- EXERCISE DESCRIPTION -
Your answer must consist of exactly the lines below, starting with the line with "Tanzania, site F03, 2010-08-01 08:26:48." and going on through the line with "[researcher-annotated camera trap]", and nothing else.

- DATASET EXCERPTS -
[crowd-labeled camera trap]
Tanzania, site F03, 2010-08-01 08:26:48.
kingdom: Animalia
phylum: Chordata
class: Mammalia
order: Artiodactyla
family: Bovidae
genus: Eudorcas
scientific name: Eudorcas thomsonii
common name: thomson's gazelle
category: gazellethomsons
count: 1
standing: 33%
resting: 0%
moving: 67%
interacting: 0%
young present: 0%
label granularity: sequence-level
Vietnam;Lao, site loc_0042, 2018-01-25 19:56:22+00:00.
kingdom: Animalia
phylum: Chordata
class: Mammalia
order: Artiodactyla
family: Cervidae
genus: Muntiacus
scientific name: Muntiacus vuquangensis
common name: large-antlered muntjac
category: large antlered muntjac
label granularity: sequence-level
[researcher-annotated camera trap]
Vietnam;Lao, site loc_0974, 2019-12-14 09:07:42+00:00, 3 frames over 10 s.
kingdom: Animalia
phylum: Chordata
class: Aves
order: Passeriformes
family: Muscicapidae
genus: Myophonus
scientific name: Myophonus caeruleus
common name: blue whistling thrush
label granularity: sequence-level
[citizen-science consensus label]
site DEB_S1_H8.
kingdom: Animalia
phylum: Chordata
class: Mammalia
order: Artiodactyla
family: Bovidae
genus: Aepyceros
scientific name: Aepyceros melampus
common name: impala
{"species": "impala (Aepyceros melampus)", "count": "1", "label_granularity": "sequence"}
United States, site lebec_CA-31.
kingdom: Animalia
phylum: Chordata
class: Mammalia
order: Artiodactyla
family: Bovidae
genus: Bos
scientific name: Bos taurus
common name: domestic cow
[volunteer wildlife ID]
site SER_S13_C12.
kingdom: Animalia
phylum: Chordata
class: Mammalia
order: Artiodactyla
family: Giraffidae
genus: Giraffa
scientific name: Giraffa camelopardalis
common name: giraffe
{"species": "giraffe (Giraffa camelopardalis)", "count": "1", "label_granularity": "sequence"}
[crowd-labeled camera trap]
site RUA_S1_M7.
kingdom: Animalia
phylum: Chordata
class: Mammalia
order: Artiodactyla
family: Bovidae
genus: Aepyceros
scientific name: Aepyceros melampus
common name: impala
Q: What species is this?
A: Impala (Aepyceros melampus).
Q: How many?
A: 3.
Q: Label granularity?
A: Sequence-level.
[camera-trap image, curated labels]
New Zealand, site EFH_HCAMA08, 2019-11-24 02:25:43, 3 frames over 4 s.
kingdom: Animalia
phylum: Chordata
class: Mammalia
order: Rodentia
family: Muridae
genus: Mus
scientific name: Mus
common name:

- EXERCISE RESPONSE -
Tanzania, site F03, 2010-08-01 08:26:48.
kingdom: Animalia
phylum: Chordata
class: Mammalia
order: Artiodactyla
family: Bovidae
genus: Eudorcas
scientific name: Eudorcas thomsonii
common name: thomson's gazelle
category: gazellethomsons
count: 1
standing: 33%
resting: 0%
moving: 67%
interacting: 0%
young present: 0%
label granularity: sequence-level
Vietnam;Lao, site loc_0042, 2018-01-25 19:56:22+00:00.
kingdom: Animalia
phylum: Chordata
class: Mammalia
order: Artiodactyla
family: Cervidae
genus: Muntiacus
scientific name: Muntiacus vuquangensis
common name: large-antlered muntjac
category: large antlered muntjac
label granularity: sequence-level
[researcher-annotated camera trap]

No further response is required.